Kevin,
horn material is Keratin. But it is not growing in thin air and needs something to adhere to - this is where the bones (more or less Calcium-Phosphate) come in handy
Try to cut through your fingernail sometime and look what is underneeth?
Every claw, nail, hoof or horn (headgear) for that matter will have a bone inside - except in Rhinos, which don't grow horn per se. The horn is growing as a sheat, as an outer layer on bone and soft tissue. It will quite easily decompose (spelling) and in fact is gone in the pic above.
If I assume it is what I think, then you could also make some adjucated guess as far as it's age is concerned and what had happened after all:
From the angle the point or shaft has entered we can assume it was shot by an indian from horseback as he had already passed the buffalo. If we could determine if it is right or left and front or rear, we could also tell at which side the Indian rode along.
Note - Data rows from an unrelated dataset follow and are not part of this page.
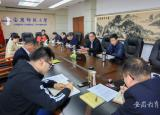 安庆师范大学四学并举推动党的十九届四中全会精神入脑入心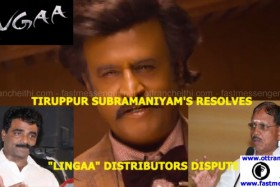 Tiruppur Subramaniam Resolves Lingaa Dispute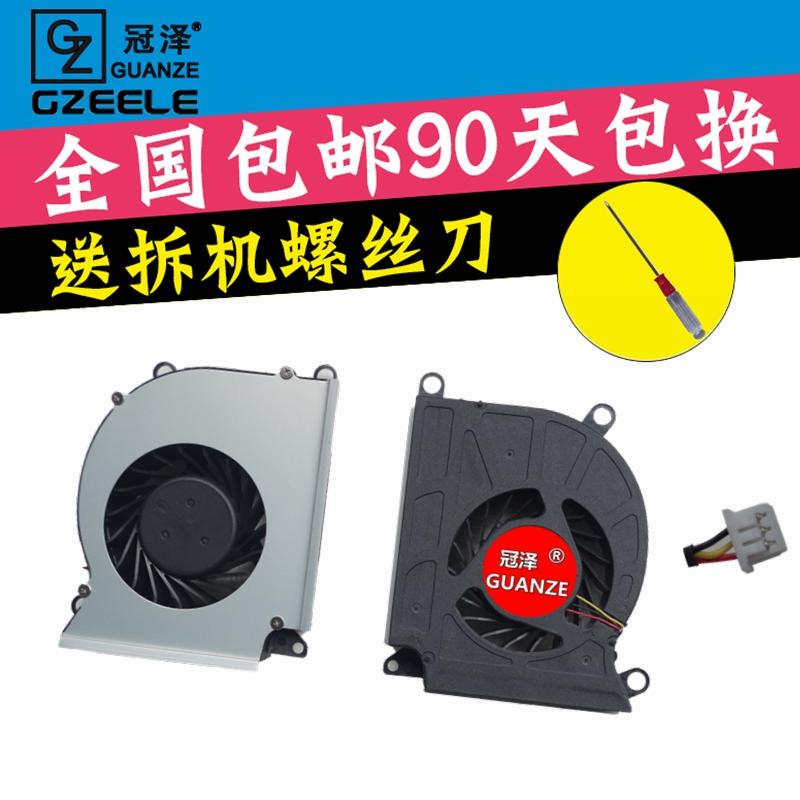 微星16F1 16F2 16F3 1761 1762 GX660 GT680 GT683風扇 2PE-606CN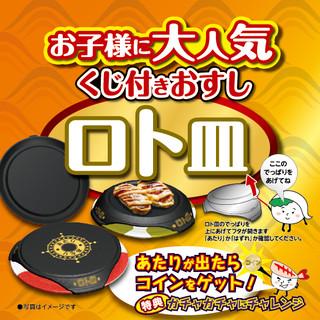 【お子様に大人気】くじ付きお寿司「ロト皿」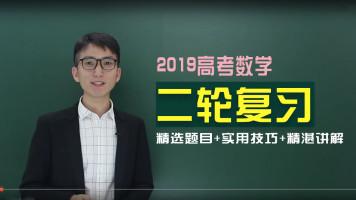 2019高考数学二轮复习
To me it looks like a left phalange, from left rear foot. So, I assume he undershot the belly of the buff as he passed on the right and hit the hind hoof with his arrow.
So, we need a right handed Indian on a horse and a buffalo to shot at. I have no idea about when horses where available to Indians in greater numbers nor when Buffalo Bill Cody shot the last, but IMO a timeframe between maybe 1600 and 1865 sounds plausible.
[A ballistic head on attac on a buffalo seems unlikely to have been tried. Shooting from a cliff or elevated stand would be an other, less romantic possibility to explain direction and angle the shaft had entered.]
Small remains can tell big stories, not?!